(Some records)
============
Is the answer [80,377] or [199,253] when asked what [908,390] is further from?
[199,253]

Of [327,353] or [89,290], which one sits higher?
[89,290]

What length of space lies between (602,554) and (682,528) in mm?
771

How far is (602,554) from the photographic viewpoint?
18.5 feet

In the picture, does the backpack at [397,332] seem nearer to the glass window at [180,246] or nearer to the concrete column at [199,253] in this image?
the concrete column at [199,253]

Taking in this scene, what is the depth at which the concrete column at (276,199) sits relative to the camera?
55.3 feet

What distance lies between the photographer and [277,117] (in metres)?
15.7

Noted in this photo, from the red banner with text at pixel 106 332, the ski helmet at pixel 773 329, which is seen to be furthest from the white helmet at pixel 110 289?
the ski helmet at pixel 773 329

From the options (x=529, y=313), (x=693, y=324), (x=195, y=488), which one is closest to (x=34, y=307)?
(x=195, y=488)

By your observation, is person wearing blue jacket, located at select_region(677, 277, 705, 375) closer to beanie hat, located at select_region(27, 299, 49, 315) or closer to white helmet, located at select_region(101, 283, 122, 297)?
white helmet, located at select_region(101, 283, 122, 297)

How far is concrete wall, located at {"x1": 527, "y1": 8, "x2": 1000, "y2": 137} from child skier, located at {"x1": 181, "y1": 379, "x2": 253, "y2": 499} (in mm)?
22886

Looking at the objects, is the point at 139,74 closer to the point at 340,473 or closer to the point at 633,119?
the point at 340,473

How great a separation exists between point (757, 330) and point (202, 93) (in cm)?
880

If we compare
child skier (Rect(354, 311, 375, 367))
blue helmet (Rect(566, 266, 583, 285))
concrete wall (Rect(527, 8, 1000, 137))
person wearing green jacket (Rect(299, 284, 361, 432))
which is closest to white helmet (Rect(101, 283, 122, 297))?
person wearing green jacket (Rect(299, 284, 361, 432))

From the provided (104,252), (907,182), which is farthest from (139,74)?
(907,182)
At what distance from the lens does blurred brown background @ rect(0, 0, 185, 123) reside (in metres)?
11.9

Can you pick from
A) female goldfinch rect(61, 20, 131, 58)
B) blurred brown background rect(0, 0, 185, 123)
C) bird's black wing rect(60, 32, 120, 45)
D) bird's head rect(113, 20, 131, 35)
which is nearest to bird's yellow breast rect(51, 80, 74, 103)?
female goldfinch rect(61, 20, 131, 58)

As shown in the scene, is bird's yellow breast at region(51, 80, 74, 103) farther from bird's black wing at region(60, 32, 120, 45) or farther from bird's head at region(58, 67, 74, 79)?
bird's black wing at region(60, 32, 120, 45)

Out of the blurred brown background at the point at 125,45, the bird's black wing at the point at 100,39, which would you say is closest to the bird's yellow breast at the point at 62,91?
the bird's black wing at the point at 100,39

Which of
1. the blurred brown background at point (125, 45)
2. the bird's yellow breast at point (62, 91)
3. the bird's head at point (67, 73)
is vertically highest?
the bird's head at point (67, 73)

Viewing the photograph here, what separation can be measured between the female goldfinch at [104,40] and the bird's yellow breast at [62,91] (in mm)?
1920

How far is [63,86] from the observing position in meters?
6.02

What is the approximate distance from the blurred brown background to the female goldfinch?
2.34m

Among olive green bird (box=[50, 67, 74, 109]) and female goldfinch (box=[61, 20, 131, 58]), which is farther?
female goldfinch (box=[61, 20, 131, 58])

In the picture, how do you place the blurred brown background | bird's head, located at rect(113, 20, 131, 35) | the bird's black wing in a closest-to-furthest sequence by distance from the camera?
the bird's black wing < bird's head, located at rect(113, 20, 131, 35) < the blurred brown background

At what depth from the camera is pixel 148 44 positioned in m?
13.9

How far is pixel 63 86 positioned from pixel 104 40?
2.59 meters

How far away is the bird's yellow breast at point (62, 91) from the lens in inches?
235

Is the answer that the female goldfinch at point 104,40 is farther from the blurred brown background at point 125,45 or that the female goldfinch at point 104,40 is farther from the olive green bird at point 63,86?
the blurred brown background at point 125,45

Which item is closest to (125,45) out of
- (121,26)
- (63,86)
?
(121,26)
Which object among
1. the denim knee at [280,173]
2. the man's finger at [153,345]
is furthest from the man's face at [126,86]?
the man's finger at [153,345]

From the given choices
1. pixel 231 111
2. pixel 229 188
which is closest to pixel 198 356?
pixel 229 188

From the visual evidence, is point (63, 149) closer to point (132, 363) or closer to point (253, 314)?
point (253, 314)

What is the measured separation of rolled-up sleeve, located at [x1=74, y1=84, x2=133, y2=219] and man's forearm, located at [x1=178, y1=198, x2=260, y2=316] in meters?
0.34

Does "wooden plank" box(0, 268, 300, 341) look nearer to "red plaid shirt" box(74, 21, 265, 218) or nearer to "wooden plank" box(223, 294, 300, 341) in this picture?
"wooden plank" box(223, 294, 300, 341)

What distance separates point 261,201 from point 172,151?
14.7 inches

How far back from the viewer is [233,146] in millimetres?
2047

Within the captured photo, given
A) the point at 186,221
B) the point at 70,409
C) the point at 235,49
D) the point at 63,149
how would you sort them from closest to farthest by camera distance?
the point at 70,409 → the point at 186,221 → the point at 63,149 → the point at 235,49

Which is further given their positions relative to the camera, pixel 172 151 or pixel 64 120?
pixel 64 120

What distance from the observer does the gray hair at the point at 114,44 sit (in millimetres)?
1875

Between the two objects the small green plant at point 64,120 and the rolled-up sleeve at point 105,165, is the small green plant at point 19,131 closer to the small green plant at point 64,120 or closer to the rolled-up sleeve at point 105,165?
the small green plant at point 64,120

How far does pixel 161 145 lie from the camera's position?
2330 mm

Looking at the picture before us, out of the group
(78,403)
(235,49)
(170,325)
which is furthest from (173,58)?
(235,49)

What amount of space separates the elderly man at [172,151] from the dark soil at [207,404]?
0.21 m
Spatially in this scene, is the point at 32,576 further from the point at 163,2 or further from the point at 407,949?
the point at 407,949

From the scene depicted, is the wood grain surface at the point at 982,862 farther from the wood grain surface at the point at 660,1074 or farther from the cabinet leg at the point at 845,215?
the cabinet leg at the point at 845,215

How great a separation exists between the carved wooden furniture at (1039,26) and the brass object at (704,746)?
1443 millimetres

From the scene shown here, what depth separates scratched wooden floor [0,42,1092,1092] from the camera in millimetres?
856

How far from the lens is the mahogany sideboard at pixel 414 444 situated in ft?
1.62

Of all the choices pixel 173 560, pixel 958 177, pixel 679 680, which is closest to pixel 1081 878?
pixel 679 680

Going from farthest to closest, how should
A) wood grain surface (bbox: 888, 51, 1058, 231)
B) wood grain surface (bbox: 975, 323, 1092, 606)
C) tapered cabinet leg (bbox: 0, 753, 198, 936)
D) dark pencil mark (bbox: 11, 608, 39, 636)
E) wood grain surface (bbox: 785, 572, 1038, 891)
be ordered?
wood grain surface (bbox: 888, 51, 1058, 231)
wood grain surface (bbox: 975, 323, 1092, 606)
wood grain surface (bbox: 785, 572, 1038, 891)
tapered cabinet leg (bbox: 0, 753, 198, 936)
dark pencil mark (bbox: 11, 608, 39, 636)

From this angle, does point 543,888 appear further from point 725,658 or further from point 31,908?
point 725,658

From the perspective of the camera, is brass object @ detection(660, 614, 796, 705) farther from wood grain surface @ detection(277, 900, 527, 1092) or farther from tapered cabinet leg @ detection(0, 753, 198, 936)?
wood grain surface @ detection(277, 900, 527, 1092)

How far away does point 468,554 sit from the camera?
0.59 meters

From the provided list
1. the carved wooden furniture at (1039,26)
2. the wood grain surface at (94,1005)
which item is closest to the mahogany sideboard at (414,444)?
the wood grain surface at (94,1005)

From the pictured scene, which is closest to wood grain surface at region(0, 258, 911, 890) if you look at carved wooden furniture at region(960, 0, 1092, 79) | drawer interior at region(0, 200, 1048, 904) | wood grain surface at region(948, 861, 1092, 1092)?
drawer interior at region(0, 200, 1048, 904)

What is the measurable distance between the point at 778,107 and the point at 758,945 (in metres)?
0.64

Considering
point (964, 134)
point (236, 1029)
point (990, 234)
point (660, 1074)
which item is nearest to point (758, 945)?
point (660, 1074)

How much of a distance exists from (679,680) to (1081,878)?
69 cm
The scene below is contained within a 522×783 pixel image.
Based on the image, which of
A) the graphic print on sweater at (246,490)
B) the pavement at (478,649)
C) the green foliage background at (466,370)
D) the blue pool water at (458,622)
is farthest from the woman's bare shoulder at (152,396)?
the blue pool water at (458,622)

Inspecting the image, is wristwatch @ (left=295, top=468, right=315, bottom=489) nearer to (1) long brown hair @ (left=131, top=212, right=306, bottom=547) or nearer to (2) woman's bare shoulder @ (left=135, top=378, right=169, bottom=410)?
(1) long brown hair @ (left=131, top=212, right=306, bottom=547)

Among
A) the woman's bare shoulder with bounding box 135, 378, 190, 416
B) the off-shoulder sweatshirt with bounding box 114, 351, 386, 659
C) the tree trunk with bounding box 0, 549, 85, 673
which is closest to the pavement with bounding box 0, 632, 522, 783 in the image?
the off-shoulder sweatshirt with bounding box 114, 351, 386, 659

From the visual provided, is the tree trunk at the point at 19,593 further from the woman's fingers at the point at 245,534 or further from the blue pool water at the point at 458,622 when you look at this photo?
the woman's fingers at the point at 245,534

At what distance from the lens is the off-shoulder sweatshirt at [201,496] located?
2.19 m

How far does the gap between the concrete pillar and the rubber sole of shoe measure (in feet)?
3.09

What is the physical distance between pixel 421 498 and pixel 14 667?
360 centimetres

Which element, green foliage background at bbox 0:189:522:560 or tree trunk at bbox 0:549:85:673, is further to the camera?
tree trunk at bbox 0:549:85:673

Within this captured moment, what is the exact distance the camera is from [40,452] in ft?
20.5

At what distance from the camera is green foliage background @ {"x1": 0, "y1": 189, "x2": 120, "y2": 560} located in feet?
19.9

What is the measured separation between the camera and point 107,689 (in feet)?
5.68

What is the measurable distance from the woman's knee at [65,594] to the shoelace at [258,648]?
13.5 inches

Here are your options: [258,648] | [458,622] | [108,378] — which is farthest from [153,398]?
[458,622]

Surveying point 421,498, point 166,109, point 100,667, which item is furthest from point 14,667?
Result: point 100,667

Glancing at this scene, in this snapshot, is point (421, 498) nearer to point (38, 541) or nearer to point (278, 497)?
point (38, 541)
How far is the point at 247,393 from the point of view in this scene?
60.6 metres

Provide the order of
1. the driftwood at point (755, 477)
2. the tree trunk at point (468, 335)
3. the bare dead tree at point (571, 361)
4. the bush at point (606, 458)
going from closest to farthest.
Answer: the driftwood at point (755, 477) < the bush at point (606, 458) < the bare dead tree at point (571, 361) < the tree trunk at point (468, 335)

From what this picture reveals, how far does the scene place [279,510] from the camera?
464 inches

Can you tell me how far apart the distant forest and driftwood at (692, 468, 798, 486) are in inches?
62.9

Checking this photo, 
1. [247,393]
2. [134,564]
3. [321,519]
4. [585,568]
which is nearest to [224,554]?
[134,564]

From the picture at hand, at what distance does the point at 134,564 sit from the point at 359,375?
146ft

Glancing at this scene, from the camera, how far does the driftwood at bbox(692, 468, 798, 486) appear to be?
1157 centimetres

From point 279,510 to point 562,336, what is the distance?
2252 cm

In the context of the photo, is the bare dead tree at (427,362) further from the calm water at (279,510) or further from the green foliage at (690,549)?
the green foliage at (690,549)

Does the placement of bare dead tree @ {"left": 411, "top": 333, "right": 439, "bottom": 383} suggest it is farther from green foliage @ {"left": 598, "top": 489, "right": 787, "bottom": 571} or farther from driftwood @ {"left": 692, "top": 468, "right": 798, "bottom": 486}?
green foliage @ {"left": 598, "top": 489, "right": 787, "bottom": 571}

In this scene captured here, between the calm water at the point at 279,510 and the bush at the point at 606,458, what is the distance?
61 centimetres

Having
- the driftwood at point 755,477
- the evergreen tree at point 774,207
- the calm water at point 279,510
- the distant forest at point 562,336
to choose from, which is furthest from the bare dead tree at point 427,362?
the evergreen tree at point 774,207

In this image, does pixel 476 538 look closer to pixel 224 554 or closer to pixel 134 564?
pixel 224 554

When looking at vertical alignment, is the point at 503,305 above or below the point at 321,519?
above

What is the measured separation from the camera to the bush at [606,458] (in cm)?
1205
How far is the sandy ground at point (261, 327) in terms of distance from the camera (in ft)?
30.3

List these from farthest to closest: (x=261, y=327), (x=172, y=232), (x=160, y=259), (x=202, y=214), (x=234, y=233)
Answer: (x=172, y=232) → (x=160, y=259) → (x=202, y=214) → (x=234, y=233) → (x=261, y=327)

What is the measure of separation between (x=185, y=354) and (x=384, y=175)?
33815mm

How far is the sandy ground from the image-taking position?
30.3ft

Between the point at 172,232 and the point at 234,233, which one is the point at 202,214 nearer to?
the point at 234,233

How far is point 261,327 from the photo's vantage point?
============
• TO DO
Write out exactly the final stretch of the records: the line containing "From the picture at" and every line after it, through the last, and nothing else.

• COMPLETED EXERCISE
From the picture at hand, at what distance does the point at 134,564 sit from the point at 359,375?
146ft

Glancing at this scene, from the camera, how far does the driftwood at bbox(692, 468, 798, 486) appear to be?
1157 centimetres

From point 279,510 to point 562,336, what is the distance?
2252 cm

In the context of the photo, is the bare dead tree at (427,362) further from the calm water at (279,510) or further from the green foliage at (690,549)?
the green foliage at (690,549)

Does the placement of bare dead tree @ {"left": 411, "top": 333, "right": 439, "bottom": 383} suggest it is farther from green foliage @ {"left": 598, "top": 489, "right": 787, "bottom": 571} or farther from driftwood @ {"left": 692, "top": 468, "right": 798, "bottom": 486}?
green foliage @ {"left": 598, "top": 489, "right": 787, "bottom": 571}

In this scene captured here, between the calm water at the point at 279,510 and the bush at the point at 606,458, what is the distance?
61 centimetres

Having
- the driftwood at point 755,477
- the evergreen tree at point 774,207
- the calm water at point 279,510
- the distant forest at point 562,336
to choose from, which is furthest from the bare dead tree at point 427,362?
the evergreen tree at point 774,207

In this image, does pixel 476 538 look closer to pixel 224 554 or closer to pixel 134 564?
pixel 224 554

When looking at vertical alignment, is the point at 503,305 above or below the point at 321,519?
above

What is the measured separation from the camera to the bush at [606,458] (in cm)?
1205
How far is the sandy ground at point (261, 327) in terms of distance from the camera (in ft)?
30.3

List these from farthest to closest: (x=261, y=327), (x=172, y=232), (x=160, y=259), (x=202, y=214), (x=234, y=233)
Answer: (x=172, y=232) → (x=160, y=259) → (x=202, y=214) → (x=234, y=233) → (x=261, y=327)

What is the measure of separation between (x=185, y=354) and (x=384, y=175)?
33815mm

How far is the sandy ground from the image-taking position?
30.3ft

Between the point at 172,232 and the point at 234,233, which one is the point at 202,214 nearer to?
the point at 234,233

How far is point 261,327 from the photo's vantage point?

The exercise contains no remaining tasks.